WHAT THIS TASK INVOLVES:
Repeat word for word the part of the Lordship controversy article starting at "This is one" and ending at "somewhat against it.".

SOURCE PASSAGE:
---
Behind the Lordship Controversy

Behind the Lordship Controversy

Ernest Reisinger

One old Puritan said that the dangers in controversy are greater than the dangers of women and wine. I do not know if this is true or not but I do know every true Christian loathes controversy, and all the more when it is among the family of God. Yet we must not forget that most, if not all, the great creeds and confessions were born out of religious controversy.

One respected theologian recently said, “When the book The Gospel According to Jesus by John MacArthur appeared the fat was in the fire.” He was referring to what has come to be known as the “Lordship Controversy.”

This is the first in a series of articles which will address vital issues that are related to this ongoing debate.

What is behind the Lordship controversy? I can answer with one word — THEOLOGY. However, this answer needs some explanation, and I hope to provide it in these studies.

The Gospel According to Jesus has provoked pamphlets, books, sermons, conference themes, etc., in response. Two books that stand out in the controversy were written by champions of the Dispensational school of theology: So Great Salvation by Charles Ryrie and Absolutely Free by Zane Hodges. Together they contend for the non-Lordship position.

This is one controversy I am happy to see because it is bringing some theological skeletons out of the closet. Now men are in print, thereby revealing themselves and their twisted theology.

It is not my aim or design in these studies to vindicate or apologize for the theological or non-theological errors of the non-Lordship people. Proponents of this view are not in the historical and biblical stream of theology held by the reformers and the great teachers in the church. These men seem to have no regard for the great creeds and confessions of the historic churches.

Every body of Christians is not equally corrupt in doctrine and practice, yet none is so pure that if its character were examined by the great head of the church, He would not have somewhat against it.

The great Apostle was certainly in earnest, and he resisted error wherever he found it. Yet, he did not castigate those who built on the right foundation, even though some things in their superstructure were not exactly perfect and some of the superstructure will ultimately be consumed. He did not treat them as enemies if their foundation was Christ the Lord. His conduct even to the enemies of our Lord was not seeking to turn upon them the contempt of all mankind. Rather, his treatment of them was calculated to do them good. I pray that such may be my own efforts.
---
[Spatial questions tied to images]

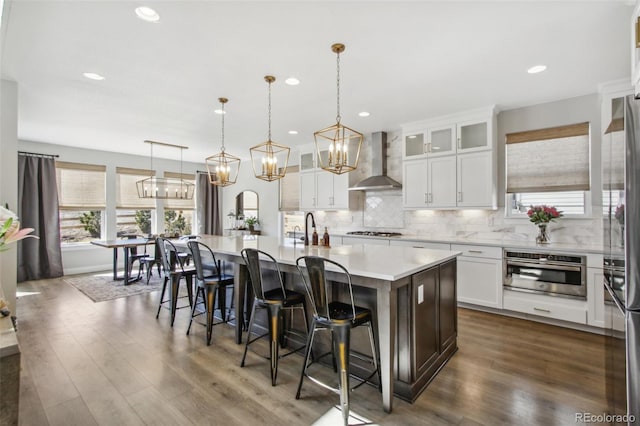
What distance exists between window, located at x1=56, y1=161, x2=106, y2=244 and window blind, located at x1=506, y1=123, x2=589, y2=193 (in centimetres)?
798

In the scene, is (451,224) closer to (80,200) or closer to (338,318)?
(338,318)

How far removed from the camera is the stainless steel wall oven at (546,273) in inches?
138

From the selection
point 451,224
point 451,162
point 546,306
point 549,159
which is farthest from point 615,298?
point 451,224

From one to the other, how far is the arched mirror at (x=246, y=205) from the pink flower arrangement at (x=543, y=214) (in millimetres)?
6000

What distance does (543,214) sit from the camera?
3.91 m

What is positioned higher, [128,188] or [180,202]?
[128,188]

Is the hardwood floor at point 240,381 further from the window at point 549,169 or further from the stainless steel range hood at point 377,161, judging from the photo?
the stainless steel range hood at point 377,161

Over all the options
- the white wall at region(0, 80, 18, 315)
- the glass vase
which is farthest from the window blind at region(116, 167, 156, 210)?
the glass vase

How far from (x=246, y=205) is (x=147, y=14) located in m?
6.68

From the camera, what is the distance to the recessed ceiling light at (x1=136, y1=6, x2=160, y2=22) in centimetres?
224

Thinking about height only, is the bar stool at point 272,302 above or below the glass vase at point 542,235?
below

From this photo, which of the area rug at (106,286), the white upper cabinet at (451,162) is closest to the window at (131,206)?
the area rug at (106,286)

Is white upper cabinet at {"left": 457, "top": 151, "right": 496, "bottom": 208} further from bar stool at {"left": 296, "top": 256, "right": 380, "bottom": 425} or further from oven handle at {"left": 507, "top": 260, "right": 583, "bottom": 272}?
bar stool at {"left": 296, "top": 256, "right": 380, "bottom": 425}

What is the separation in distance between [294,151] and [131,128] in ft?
10.7
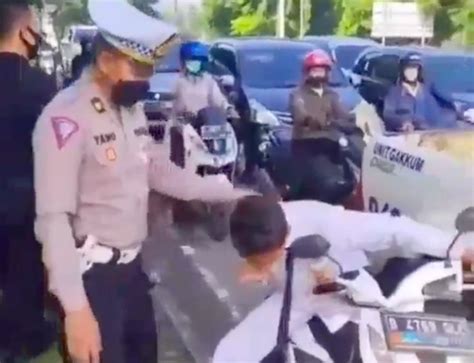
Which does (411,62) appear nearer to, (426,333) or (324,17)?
(324,17)

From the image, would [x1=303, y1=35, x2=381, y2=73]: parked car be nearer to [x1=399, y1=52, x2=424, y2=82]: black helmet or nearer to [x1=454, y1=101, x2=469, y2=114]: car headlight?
[x1=399, y1=52, x2=424, y2=82]: black helmet

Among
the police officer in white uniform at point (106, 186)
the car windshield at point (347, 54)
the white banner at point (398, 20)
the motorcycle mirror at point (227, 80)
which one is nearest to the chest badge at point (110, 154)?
the police officer in white uniform at point (106, 186)

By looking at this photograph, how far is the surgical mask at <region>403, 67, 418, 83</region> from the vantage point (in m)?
3.50

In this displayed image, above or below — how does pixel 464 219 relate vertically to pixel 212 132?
below

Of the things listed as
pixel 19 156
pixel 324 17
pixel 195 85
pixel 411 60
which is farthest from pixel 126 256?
pixel 411 60

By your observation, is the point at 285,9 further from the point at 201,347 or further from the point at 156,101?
the point at 201,347

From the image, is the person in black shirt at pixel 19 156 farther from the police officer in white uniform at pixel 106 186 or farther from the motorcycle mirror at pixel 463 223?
the motorcycle mirror at pixel 463 223

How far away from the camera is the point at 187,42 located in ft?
11.1

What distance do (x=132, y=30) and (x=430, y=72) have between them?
79 cm

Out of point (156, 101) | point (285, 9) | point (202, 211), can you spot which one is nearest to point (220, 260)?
point (202, 211)

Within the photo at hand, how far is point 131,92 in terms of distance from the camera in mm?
3393

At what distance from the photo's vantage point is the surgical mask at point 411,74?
3.50m

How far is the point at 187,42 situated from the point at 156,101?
171 millimetres

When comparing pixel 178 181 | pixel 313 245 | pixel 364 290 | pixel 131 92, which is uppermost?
pixel 131 92
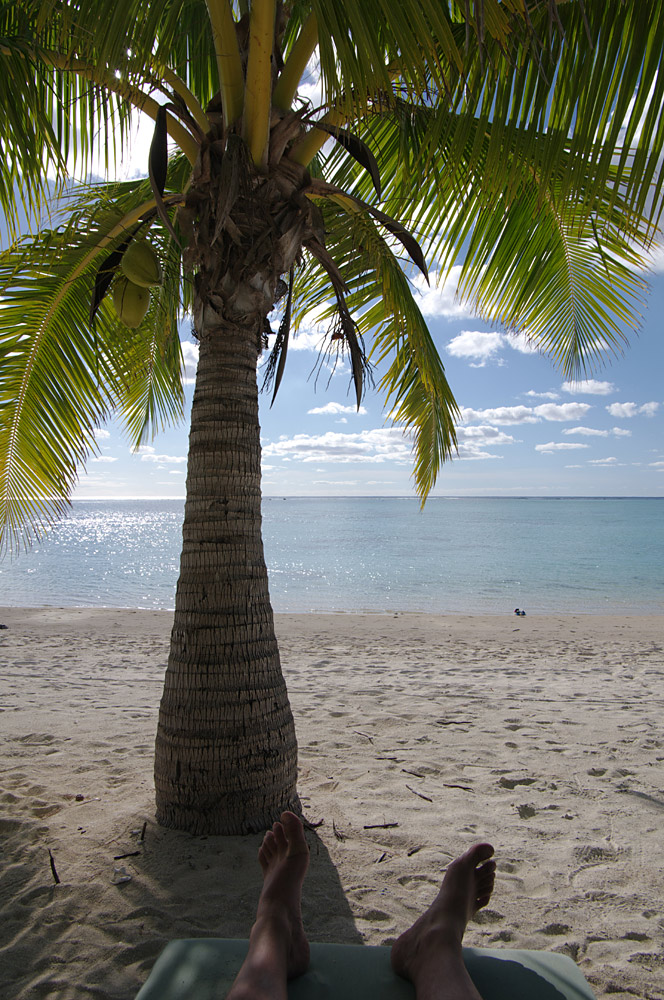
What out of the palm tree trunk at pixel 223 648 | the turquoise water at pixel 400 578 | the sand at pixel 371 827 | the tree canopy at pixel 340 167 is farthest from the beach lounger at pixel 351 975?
the turquoise water at pixel 400 578

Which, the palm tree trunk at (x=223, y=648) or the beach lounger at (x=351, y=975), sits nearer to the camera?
the beach lounger at (x=351, y=975)

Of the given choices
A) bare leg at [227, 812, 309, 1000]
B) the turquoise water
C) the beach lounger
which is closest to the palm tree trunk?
bare leg at [227, 812, 309, 1000]

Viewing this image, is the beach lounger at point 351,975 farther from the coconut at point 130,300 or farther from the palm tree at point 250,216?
the coconut at point 130,300

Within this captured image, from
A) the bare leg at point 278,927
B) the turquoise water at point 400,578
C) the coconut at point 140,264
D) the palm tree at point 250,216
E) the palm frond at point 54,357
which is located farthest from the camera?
the turquoise water at point 400,578

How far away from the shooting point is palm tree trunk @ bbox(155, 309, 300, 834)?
9.01ft

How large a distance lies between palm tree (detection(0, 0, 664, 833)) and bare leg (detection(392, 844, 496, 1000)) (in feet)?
3.38

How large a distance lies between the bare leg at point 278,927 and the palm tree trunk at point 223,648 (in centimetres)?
59

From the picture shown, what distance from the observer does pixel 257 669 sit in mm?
2807

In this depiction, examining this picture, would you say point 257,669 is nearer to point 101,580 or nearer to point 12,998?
point 12,998

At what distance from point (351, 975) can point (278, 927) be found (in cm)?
23

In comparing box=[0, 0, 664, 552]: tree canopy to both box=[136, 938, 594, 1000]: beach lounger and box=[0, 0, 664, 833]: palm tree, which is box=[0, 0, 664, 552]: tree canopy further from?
box=[136, 938, 594, 1000]: beach lounger

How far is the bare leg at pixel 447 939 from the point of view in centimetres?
163

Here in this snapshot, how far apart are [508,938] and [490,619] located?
12.0 m

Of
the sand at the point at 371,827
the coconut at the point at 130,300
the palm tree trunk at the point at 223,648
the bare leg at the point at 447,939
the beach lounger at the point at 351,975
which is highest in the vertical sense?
the coconut at the point at 130,300
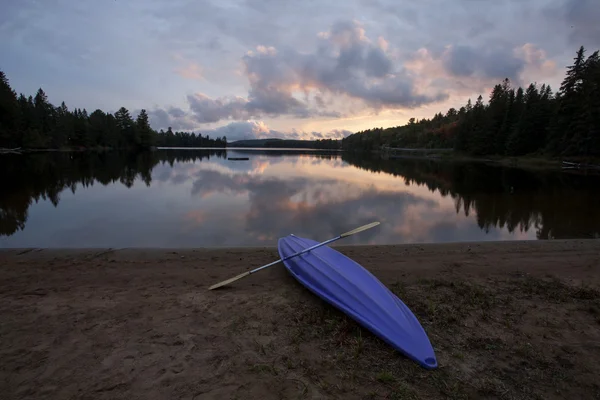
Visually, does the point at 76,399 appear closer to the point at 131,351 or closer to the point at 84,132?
the point at 131,351

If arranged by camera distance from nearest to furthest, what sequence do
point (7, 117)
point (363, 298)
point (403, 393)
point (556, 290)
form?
point (403, 393) → point (363, 298) → point (556, 290) → point (7, 117)

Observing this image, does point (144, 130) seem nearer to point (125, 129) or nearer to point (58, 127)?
point (125, 129)

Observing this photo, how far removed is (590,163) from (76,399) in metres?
53.8

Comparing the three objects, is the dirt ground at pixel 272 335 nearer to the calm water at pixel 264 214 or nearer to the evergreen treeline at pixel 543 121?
the calm water at pixel 264 214

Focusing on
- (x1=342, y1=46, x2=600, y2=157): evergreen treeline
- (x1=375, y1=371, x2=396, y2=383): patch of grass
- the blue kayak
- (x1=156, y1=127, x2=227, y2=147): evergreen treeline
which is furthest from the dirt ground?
(x1=156, y1=127, x2=227, y2=147): evergreen treeline

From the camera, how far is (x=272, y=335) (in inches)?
157

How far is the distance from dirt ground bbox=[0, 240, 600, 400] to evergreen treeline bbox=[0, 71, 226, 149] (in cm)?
7523

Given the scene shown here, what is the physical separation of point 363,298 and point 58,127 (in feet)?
333

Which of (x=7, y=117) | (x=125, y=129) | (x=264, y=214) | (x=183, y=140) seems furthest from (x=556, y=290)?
(x=183, y=140)

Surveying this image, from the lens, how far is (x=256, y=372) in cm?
327

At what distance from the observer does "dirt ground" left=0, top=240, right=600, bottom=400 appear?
3074 millimetres

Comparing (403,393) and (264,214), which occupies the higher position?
(403,393)

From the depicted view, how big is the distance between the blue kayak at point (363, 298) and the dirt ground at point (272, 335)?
161mm

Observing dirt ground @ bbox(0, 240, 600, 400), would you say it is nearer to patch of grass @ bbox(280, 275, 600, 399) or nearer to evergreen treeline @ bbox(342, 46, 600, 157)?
patch of grass @ bbox(280, 275, 600, 399)
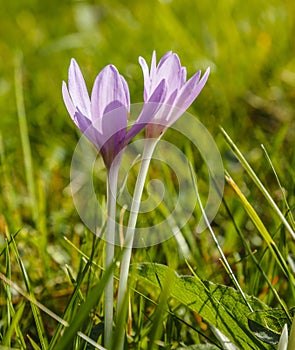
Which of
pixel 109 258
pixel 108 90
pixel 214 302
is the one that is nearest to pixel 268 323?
pixel 214 302

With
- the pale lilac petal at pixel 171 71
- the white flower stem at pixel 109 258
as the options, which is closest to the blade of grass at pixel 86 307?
the white flower stem at pixel 109 258

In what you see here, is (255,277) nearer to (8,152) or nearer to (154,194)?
(154,194)

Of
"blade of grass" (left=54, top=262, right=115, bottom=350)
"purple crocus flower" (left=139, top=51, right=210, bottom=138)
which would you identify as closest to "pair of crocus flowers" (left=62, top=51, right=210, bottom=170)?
"purple crocus flower" (left=139, top=51, right=210, bottom=138)

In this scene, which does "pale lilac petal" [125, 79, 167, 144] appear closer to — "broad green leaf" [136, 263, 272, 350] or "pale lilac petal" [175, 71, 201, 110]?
"pale lilac petal" [175, 71, 201, 110]

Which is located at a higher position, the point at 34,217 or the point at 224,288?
the point at 34,217

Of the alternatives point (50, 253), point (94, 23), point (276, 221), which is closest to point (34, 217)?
point (50, 253)

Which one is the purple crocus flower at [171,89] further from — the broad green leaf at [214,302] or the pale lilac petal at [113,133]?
the broad green leaf at [214,302]
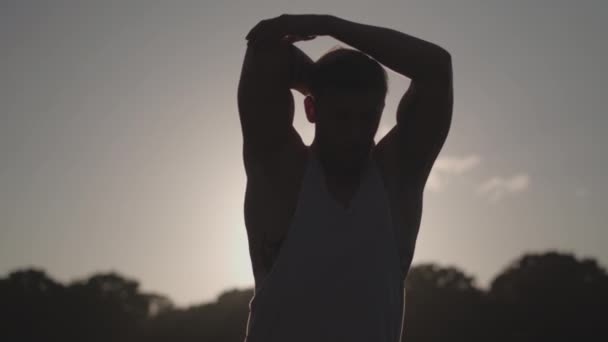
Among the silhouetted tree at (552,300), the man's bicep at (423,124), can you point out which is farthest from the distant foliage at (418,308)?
the man's bicep at (423,124)

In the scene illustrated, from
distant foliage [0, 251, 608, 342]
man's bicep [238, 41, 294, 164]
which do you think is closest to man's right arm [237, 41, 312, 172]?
man's bicep [238, 41, 294, 164]

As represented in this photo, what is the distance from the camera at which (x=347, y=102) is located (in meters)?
2.78

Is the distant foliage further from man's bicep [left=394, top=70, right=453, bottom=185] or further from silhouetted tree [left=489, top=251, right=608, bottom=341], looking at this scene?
man's bicep [left=394, top=70, right=453, bottom=185]

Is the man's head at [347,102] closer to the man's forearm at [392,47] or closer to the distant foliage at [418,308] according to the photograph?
the man's forearm at [392,47]

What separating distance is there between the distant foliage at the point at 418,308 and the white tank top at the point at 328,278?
3780 centimetres

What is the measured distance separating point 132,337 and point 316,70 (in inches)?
1902

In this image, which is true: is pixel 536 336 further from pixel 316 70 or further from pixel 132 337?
pixel 316 70

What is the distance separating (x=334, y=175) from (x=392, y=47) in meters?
0.57

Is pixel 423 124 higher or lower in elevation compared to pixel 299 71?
lower

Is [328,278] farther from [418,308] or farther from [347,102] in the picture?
[418,308]

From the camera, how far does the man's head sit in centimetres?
279

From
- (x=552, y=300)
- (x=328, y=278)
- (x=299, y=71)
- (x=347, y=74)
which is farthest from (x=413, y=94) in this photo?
(x=552, y=300)

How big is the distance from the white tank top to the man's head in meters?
0.20

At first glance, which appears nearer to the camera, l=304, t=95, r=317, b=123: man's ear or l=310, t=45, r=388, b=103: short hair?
l=310, t=45, r=388, b=103: short hair
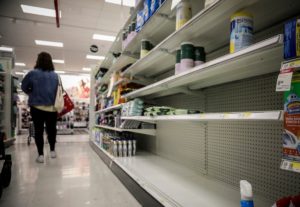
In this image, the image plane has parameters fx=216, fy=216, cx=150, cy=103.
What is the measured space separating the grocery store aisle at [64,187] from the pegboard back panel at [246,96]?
3.43 ft

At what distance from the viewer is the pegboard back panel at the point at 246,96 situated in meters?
1.34

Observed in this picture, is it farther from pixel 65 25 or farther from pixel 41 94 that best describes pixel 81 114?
pixel 41 94

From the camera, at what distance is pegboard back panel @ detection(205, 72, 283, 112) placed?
134 cm

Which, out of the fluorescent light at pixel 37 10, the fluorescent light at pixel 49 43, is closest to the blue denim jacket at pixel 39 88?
the fluorescent light at pixel 37 10

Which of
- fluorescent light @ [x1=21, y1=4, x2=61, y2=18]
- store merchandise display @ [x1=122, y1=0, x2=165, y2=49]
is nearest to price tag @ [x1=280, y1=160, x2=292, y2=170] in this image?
store merchandise display @ [x1=122, y1=0, x2=165, y2=49]

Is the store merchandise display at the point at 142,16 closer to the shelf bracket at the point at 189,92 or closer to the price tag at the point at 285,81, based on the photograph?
the shelf bracket at the point at 189,92

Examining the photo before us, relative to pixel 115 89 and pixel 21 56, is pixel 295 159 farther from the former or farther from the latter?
pixel 21 56

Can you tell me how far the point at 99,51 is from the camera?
9594 mm

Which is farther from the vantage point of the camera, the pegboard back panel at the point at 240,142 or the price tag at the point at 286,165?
the pegboard back panel at the point at 240,142

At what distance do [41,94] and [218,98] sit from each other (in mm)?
2665

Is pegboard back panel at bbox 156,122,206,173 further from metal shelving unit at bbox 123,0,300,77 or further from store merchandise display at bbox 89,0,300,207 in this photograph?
metal shelving unit at bbox 123,0,300,77

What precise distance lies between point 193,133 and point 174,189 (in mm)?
776

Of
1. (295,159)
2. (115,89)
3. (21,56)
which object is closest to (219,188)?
(295,159)

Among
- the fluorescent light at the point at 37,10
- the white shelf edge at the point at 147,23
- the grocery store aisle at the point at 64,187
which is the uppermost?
the fluorescent light at the point at 37,10
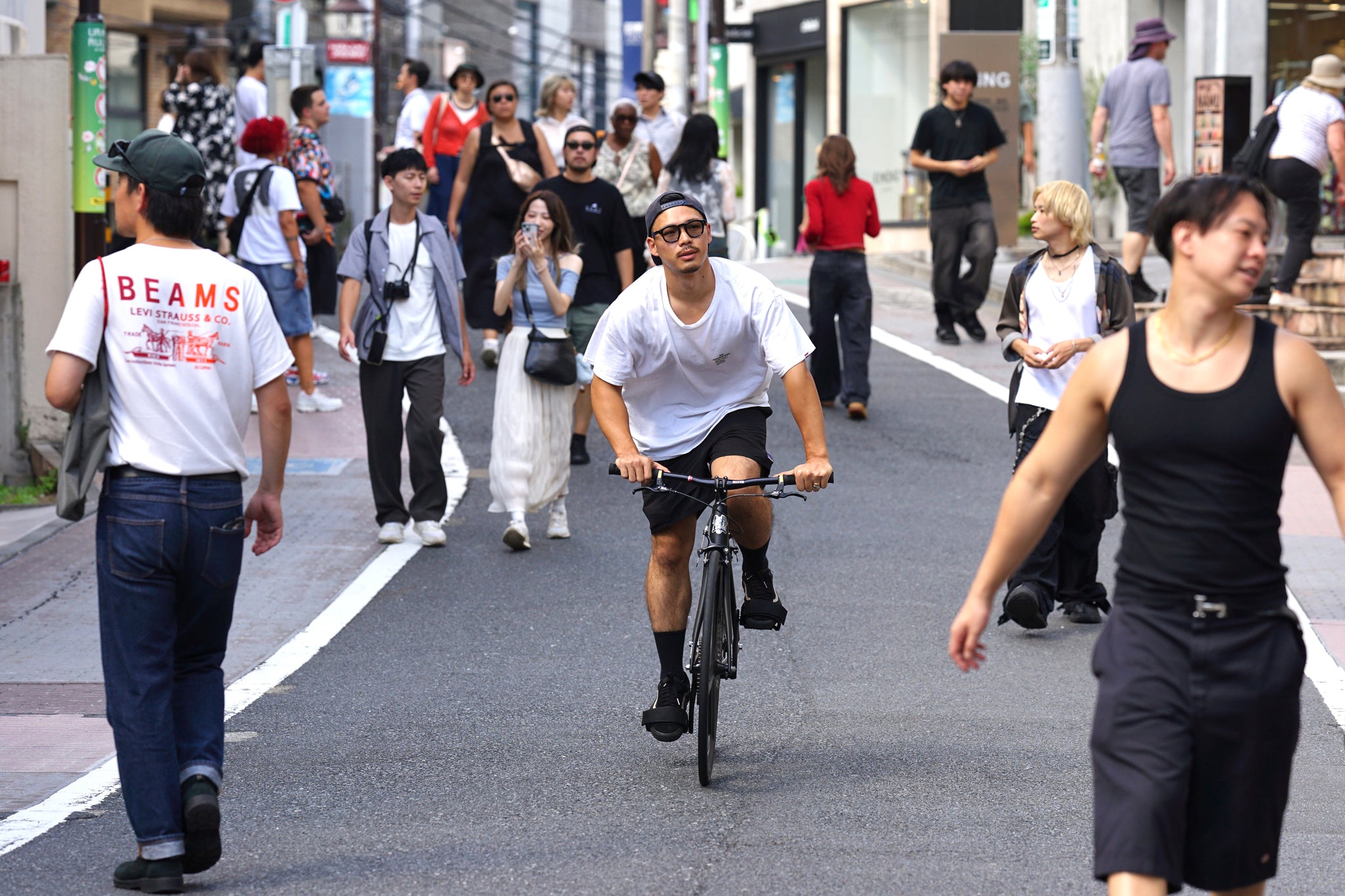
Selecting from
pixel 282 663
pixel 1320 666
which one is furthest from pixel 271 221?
pixel 1320 666

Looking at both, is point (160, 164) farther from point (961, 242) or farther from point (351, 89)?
point (351, 89)

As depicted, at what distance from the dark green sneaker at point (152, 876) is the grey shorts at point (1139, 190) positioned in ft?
38.4

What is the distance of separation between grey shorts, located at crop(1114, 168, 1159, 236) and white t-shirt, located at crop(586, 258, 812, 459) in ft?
31.2

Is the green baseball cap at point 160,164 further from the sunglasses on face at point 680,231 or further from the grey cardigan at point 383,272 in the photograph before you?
the grey cardigan at point 383,272

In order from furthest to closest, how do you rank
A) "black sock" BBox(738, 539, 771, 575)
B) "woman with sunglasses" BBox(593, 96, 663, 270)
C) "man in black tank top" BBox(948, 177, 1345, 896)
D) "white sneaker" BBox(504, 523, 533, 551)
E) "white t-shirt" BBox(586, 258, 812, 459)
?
1. "woman with sunglasses" BBox(593, 96, 663, 270)
2. "white sneaker" BBox(504, 523, 533, 551)
3. "black sock" BBox(738, 539, 771, 575)
4. "white t-shirt" BBox(586, 258, 812, 459)
5. "man in black tank top" BBox(948, 177, 1345, 896)

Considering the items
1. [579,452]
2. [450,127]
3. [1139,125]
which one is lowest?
[579,452]

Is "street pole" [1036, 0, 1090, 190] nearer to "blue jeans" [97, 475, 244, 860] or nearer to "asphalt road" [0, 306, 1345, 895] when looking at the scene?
"asphalt road" [0, 306, 1345, 895]

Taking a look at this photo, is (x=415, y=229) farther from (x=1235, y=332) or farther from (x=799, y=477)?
(x=1235, y=332)

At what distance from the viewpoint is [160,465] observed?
483cm

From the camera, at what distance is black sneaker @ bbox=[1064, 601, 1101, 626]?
26.8ft

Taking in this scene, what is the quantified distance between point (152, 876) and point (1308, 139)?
11.2 metres

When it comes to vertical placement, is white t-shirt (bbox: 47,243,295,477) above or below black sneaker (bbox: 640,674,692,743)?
above

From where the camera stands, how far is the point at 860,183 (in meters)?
12.6

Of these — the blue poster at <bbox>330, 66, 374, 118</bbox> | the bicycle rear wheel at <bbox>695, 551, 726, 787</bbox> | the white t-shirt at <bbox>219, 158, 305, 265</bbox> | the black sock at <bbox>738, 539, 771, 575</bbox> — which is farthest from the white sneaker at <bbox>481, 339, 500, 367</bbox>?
the blue poster at <bbox>330, 66, 374, 118</bbox>
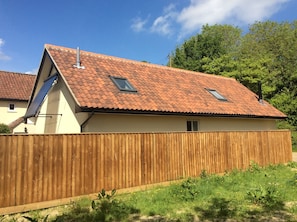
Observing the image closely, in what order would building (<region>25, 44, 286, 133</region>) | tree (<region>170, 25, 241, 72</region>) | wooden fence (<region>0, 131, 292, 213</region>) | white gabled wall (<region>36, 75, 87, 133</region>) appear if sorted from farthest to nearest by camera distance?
1. tree (<region>170, 25, 241, 72</region>)
2. white gabled wall (<region>36, 75, 87, 133</region>)
3. building (<region>25, 44, 286, 133</region>)
4. wooden fence (<region>0, 131, 292, 213</region>)

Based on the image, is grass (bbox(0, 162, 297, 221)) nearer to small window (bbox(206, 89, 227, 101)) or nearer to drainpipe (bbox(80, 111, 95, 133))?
drainpipe (bbox(80, 111, 95, 133))

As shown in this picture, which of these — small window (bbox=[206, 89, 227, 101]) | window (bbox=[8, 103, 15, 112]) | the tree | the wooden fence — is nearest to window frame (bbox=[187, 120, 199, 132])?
the wooden fence

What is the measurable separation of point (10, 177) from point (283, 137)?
46.6 ft

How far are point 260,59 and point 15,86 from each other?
104ft

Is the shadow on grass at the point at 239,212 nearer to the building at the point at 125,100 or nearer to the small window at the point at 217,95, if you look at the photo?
the building at the point at 125,100

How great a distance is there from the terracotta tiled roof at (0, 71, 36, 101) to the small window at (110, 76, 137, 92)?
74.5ft

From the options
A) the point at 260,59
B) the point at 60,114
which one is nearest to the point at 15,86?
the point at 60,114

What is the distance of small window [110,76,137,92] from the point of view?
522 inches

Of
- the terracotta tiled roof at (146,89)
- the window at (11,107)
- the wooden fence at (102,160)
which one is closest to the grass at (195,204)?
the wooden fence at (102,160)

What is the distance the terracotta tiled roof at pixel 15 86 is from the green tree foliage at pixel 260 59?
21783 millimetres

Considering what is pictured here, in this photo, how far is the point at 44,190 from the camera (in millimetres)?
7809

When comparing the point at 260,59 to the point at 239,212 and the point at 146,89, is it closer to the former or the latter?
the point at 146,89

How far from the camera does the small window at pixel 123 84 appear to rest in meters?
13.3

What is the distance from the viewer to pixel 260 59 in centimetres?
3550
---
EXERCISE RESULT:
This is one controversy I am happy to see because it is bringing some theological skeletons out of the closet. Now men are in print, thereby revealing themselves and their twisted theology.

It is not my aim or design in these studies to vindicate or apologize for the theological or non-theological errors of the non-Lordship people. Proponents of this view are not in the historical and biblical stream of theology held by the reformers and the great teachers in the church. These men seem to have no regard for the great creeds and confessions of the historic churches.

Every body of Christians is not equally corrupt in doctrine and practice, yet none is so pure that if its character were examined by the great head of the church, He would not have somewhat against it.